Transcriptional Profile Analysis of Young and Mature Leaves of Citrus Trees Acclimated to Salinity

Abstract

While the molecular response of model plants to salt stress in the short-medium term (hours-days) has been broadly studied, the knowledge about the nature of genes involved in maintaining homeostatic conditions in the long term (months-years) in woody perennial trees has not been addressed yet. We have analyzed physiological parameters and the transcriptome profiles of photosynthetically active leaves from citrus trees acclimatized to moderate salinity (NaCl 30 mM) after 2 years treatment.

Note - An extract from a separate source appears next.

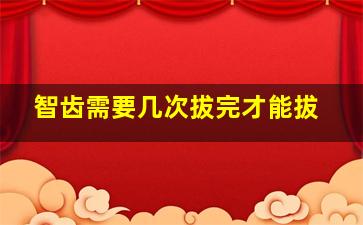 智齿需要几次拔完才能拔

Through functional genomics, global gene expression in response to NaCl treatment in mature (8 months-old) and young (2 months-old) leaves has been analyzed and compared. Although young leaves (YL) accumulated low levels of chloride (0.51%+/- 0.06), they exhibited a much stronger response to salinity in term of the number of differentially expressed genes (1,211 genes) compared with mature leaves (ML), which accumulated higher chloride levels (1.05%+/- 0.01), and exhibited a much lower number of differentially-responsive genes (100 genes). In this work, a number of responses have been observed that differ from those described in previous studies of citrus plants non-acclimatized to salt stress (Brumos et al., 2009), whose principal manifestation was the lack of repression of primary metabolism in leaves at the molecular and physiological levels. Results describing enriched functional categories of differentially expressed genes are presented and discussed highlighting how the long-term acclimation to NaCl stress involves drastically different molecular strategies depending on the developmental stage of plant leaves.